Suggestions for the prevention of toothbrushing trauma

  • Use a soft-textured toothbrush with a small brush head design. Toothbrushes designed for sensitive teeth are particularly suitable to help prevent tooth brushing trauma.
  • Run the toothbrush under warm water before using it. This will soften the toothbrush bristles.
  • Begin by brushing the areas least affected by recession. These areas frequently present the inside surfaces of the back teeth. Once you continue onto brushing the outer surfaces of the teeth, the toothbrush is likely to be softer and it is possible brushing pressure may be reduced at this point.
  • Use the technique involving small vertical motions, in an upward direction (from the gum toward the crown of the tooth), whereby the brush cleans one tooth at a time. Your dentist, dental hygienist or periodontist can demonstrate this technique.
  • Change your toothbrush as soon as it starts to become frayed at the edges (typically by 3 months of use). Toothbrush bristles that have become worn and frayed cause more damage and are less effective at cleaning. The better your tooth brushing technique becomes, the less rapidly your toothbrush will be frayed.
  • Avoid using highly abrasive toothpastes, such as toothpastes designed for whitening or smokers, on areas where the tooth root surfaces are exposed.
  • Brushing too frequently (in excess of 3-4 times per day) may contribute to increased recession.
  • Life circumstance may have an impact on brushing technique. Take care to be gentle with tooth brushing, especially when feeling under stress.
  • Avoid brushing teeth after drinking orange juice or other acidic foods. If you already have gum recession, the softer tooth root surfaces are exposed to the pH conditions created in the mouth through ingestion of various foods. These root surfaces are particularly susceptible to an acidic oral environment. Brushing the exposed root surfaces after consuming acidic food or beverages may cause destruction to the tooth. This can contribute to wear concavities that need to be repaired by your dentist.
  • Electric toothbrushes are supported by research to significantly reduce the amount of plaque able to be cleaned from the teeth. Additionally, many electric toothbrush models have pressure sensors in the brush head and will stop working if too much pressure is applied during use. The force of brushing my further be controlled by models which include flexible brush head design. The electric toothbrush allows one to gently hold the bristles to the teeth while the cleaning action of the bristles remove debris from the teeth without damaging the tooth enamel or exposed root surfaces.

Management of gum recession

The above suggestions will help to prevent tooth brushing trauma and offer modifications to ensure that no further gum recession occurs. The primary cause of gum recession is addressed through effective preventative measures.

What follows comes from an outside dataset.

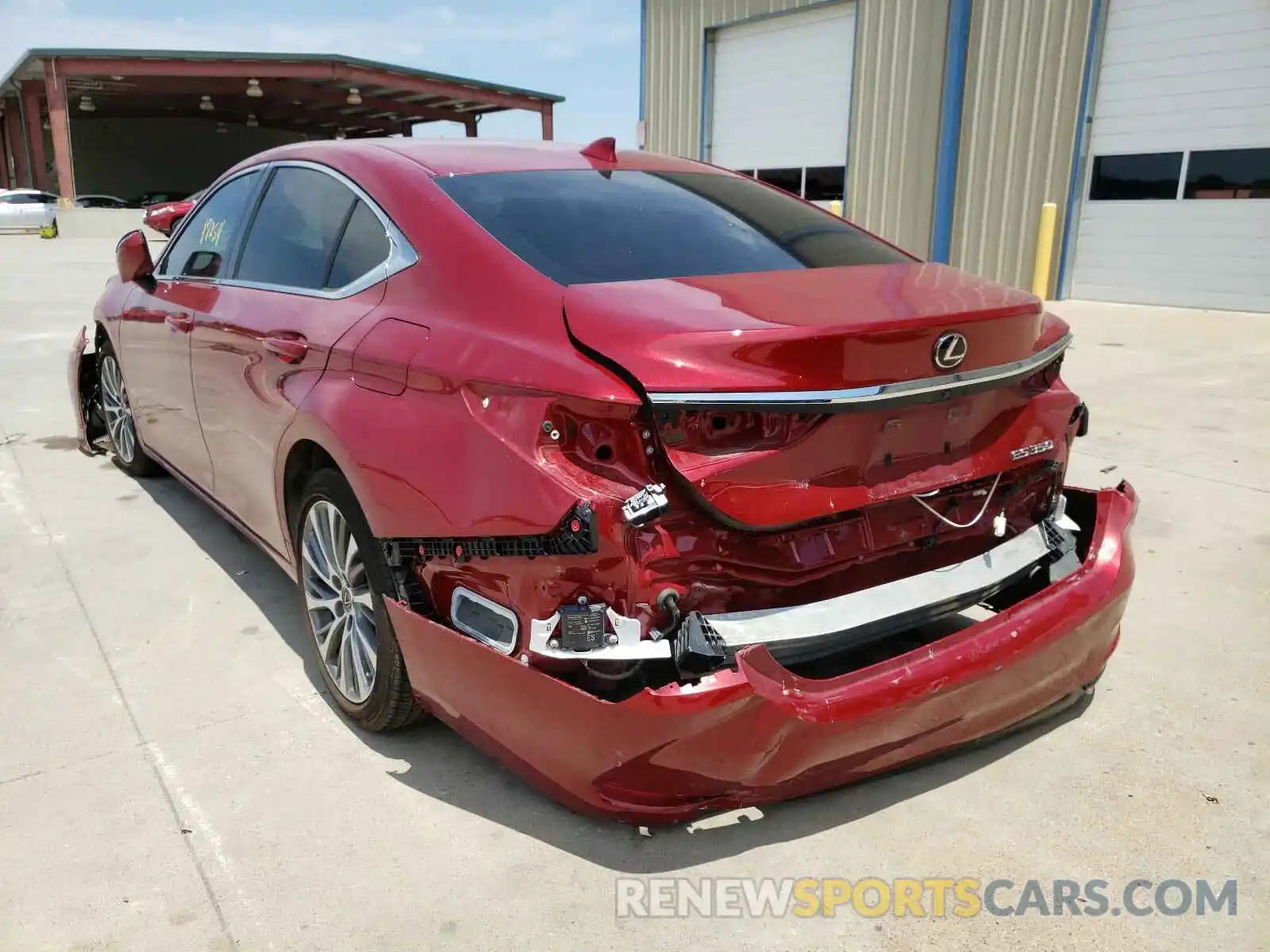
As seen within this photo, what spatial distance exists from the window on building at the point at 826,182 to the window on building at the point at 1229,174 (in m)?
5.23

A common symptom of recession is sensitive teeth. Sensitivity can be managed with the use of sensitivity type toothpastes, fluoride applications, such as gels, varnishes and mouthwashes, the application of desensitising agents and fillings.

If the recession is affecting appearance, making the teeth very sensitive or affecting the ability to clean effectively, surgical procedures may be indicated to replace gum where it has been lost. This cannot be applied to all cases of recession and each case needs to be assessed on an individual basis to determine the appropriateness and suitability of various procedures. One example of a surgical procedure is gum grafting. During gum grafting, tissue is taken from a specifically selected location in the mouth and this tissue is then transferred to the affected site.

Key points

  • Gum recession is not something that simply occurs with old age.
  • The underlying cause of recession needs to be addressed through modification of tooth brushing routines and habits.
  • Gum recession is frequently managed conservatively through preventative measures.
  • More advanced surgical procedures are available and may be necessary to manage
  • Recession defects, for both cosmetic and preventative reasons.